Dataset excerpts Start Marker

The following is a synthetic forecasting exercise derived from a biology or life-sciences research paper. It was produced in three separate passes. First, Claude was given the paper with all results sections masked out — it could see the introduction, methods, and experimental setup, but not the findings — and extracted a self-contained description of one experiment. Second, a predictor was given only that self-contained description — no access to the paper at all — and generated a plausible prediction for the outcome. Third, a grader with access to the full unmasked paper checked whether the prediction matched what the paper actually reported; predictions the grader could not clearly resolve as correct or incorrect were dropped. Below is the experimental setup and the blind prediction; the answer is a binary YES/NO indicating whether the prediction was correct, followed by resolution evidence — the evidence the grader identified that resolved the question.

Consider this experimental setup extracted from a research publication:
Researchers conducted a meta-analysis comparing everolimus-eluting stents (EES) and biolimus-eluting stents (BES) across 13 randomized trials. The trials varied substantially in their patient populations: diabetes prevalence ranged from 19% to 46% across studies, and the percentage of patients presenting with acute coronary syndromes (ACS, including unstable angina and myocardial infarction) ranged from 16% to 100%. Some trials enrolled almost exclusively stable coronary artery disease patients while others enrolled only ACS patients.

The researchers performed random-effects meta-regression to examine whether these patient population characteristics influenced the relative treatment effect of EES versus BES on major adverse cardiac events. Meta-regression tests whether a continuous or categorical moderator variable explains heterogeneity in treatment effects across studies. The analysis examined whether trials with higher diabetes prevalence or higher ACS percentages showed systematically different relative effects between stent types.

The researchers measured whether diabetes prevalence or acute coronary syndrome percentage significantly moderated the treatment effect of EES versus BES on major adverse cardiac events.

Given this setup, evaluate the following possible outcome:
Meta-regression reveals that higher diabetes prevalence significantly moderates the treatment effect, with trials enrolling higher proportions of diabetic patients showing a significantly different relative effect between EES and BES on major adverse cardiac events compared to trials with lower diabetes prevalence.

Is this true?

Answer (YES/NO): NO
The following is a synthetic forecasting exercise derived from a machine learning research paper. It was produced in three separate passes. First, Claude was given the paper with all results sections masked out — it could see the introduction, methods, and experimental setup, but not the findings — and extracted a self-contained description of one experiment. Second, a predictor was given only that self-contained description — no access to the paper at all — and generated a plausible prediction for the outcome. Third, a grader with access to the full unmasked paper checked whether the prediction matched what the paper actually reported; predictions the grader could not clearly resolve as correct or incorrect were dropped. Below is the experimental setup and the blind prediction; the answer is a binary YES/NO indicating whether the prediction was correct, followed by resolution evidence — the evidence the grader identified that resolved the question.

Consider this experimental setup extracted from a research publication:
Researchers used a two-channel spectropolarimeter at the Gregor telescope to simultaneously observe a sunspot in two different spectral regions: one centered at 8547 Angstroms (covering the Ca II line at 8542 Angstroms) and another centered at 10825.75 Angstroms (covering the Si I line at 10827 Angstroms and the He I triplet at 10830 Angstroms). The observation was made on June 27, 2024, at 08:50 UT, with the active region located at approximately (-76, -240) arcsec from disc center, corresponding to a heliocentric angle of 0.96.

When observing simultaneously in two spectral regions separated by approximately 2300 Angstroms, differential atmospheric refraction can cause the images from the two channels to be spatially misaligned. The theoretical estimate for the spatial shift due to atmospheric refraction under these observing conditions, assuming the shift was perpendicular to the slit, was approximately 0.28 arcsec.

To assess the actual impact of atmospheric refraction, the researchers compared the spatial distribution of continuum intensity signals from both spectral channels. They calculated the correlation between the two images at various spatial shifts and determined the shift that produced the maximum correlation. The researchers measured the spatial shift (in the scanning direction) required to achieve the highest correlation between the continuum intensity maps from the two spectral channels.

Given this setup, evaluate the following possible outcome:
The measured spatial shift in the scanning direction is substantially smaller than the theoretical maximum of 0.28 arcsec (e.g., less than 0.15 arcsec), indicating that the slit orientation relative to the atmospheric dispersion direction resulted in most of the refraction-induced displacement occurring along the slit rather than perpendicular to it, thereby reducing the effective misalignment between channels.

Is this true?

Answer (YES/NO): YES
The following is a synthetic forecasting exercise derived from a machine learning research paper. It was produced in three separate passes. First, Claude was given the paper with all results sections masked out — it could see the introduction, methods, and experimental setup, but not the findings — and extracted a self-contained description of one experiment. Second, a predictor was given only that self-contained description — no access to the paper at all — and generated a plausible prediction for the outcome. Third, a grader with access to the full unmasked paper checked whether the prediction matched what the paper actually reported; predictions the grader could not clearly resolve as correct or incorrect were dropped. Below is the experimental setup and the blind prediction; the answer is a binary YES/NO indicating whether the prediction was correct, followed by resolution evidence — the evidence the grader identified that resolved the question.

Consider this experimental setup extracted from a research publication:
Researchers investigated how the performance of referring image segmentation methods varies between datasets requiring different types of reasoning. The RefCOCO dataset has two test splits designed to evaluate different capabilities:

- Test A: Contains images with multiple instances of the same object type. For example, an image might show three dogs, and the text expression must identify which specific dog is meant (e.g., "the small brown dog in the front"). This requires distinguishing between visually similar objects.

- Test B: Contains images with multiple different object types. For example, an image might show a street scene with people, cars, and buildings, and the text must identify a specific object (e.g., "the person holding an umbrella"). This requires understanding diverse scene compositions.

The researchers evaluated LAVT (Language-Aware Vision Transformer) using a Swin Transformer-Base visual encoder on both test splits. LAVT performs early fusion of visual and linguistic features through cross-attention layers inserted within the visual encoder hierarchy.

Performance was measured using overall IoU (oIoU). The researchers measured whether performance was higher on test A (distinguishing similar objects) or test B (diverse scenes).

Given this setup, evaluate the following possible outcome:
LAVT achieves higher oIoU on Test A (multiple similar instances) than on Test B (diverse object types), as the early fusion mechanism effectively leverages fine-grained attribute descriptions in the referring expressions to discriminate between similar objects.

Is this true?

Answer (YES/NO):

Dataset excerpts End Marker
Dataset excerpts Start Marker

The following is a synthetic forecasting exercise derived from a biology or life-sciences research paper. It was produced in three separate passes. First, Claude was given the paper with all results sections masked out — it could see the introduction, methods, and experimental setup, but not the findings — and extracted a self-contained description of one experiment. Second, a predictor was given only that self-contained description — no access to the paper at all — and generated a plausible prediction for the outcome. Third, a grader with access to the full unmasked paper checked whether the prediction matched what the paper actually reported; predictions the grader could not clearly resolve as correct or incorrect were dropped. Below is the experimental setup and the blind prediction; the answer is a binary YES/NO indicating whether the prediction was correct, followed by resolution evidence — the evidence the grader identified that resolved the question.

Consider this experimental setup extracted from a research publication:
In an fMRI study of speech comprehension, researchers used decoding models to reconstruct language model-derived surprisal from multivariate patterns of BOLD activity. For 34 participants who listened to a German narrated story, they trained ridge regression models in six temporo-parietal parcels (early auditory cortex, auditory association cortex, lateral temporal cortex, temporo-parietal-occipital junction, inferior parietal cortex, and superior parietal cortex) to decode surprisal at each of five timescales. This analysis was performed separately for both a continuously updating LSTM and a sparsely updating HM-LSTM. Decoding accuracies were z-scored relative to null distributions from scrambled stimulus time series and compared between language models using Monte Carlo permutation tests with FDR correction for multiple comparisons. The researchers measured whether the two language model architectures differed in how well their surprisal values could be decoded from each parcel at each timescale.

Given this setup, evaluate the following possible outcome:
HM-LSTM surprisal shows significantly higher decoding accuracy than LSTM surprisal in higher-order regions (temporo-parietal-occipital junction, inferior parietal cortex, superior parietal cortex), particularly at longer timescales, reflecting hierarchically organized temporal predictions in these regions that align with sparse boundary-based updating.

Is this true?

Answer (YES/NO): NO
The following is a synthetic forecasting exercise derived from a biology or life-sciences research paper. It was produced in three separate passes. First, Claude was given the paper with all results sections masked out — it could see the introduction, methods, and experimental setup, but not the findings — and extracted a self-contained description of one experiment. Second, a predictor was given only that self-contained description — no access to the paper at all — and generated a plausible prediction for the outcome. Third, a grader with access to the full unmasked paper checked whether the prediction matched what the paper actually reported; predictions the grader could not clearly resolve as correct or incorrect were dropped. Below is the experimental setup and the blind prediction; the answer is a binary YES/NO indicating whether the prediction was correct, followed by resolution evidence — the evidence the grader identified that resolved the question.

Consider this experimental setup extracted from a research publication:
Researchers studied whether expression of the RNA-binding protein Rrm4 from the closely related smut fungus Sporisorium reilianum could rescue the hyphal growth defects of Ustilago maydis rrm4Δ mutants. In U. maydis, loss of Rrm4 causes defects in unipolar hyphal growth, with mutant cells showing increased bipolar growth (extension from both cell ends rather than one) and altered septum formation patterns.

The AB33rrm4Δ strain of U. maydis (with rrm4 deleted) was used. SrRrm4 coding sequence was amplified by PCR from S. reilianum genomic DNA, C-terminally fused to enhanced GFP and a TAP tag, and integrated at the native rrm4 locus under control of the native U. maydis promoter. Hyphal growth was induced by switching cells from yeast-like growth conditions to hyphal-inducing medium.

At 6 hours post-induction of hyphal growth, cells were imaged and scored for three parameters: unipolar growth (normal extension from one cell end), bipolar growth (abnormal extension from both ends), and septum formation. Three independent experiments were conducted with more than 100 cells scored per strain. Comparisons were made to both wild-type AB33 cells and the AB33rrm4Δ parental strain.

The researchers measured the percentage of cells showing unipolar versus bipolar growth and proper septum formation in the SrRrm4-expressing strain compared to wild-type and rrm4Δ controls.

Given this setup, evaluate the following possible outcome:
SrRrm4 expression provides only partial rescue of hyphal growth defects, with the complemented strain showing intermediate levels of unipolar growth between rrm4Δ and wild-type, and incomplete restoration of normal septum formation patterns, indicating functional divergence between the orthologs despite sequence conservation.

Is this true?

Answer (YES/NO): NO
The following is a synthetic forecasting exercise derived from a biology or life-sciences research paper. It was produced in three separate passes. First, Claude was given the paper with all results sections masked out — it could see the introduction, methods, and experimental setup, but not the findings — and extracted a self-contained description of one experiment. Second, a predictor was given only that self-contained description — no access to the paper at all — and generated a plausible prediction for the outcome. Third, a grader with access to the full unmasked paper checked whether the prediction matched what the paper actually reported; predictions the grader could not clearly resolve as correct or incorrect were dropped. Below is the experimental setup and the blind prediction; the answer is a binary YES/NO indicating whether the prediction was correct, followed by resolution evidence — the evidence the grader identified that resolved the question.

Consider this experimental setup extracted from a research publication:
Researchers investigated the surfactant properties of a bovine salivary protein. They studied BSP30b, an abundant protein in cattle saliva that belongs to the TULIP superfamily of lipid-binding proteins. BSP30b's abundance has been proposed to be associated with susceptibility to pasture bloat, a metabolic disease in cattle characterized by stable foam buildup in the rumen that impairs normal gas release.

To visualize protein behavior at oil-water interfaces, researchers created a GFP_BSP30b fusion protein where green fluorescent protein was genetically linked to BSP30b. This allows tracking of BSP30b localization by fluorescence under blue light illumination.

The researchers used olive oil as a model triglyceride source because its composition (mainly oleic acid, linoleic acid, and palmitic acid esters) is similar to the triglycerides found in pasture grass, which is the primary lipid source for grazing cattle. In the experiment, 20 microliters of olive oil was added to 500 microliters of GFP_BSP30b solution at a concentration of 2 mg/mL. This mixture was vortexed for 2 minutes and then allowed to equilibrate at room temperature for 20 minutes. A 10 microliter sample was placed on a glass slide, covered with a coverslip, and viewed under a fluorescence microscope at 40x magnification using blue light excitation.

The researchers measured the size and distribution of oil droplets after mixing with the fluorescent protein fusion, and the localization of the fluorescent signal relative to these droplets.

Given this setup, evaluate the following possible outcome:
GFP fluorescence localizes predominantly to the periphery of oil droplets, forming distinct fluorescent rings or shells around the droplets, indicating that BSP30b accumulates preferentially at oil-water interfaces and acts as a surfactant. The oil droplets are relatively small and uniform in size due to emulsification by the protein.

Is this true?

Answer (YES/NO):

Dataset excerpts End Marker

Looking through the data above, copy out each line in which the string "interfaces" occurs.

To visualize protein behavior at oil-water interfaces, researchers created a GFP_BSP30b fusion protein where green fluorescent protein was genetically linked to BSP30b. This allows tracking of BSP30b localization by fluorescence under blue light illumination.
GFP fluorescence localizes predominantly to the periphery of oil droplets, forming distinct fluorescent rings or shells around the droplets, indicating that BSP30b accumulates preferentially at oil-water interfaces and acts as a surfactant. The oil droplets are relatively small and uniform in size due to emulsification by the protein.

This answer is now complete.